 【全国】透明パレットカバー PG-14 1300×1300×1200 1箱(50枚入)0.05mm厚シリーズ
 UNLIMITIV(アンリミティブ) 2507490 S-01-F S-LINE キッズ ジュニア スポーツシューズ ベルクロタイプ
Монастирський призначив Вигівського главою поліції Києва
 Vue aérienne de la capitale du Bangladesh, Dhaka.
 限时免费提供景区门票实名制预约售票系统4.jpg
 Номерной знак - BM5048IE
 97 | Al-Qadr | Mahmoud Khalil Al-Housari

==

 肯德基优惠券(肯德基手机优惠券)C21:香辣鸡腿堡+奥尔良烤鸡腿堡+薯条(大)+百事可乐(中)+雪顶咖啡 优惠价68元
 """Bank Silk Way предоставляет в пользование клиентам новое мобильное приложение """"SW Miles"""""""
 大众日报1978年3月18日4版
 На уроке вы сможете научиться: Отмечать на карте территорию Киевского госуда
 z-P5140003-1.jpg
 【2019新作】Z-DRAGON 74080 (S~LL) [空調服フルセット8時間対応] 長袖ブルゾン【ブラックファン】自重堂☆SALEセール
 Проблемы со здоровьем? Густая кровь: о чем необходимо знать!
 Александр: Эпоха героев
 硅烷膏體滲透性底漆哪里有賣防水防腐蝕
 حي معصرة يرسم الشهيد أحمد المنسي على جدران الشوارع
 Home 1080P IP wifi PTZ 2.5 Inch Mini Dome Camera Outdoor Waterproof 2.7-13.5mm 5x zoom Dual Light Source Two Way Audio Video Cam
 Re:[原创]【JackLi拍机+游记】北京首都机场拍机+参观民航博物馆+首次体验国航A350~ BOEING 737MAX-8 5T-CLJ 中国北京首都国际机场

EXERCISE DETAILS:
Could you repeat exactly the lines in the listing above from the one with "PG-14 1300×1300×1200 1箱(50枚入)0.05mm厚シリーズ" down to the one with "97 | Al-Qadr | Mahmoud Khalil Al-Housari"? Include both of those lines.

SOLUTION TO THIS TASK:
 【全国】透明パレットカバー PG-14 1300×1300×1200 1箱(50枚入)0.05mm厚シリーズ
 UNLIMITIV(アンリミティブ) 2507490 S-01-F S-LINE キッズ ジュニア スポーツシューズ ベルクロタイプ
Монастирський призначив Вигівського главою поліції Києва
 Vue aérienne de la capitale du Bangladesh, Dhaka.
 限时免费提供景区门票实名制预约售票系统4.jpg
 Номерной знак - BM5048IE
 97 | Al-Qadr | Mahmoud Khalil Al-Housari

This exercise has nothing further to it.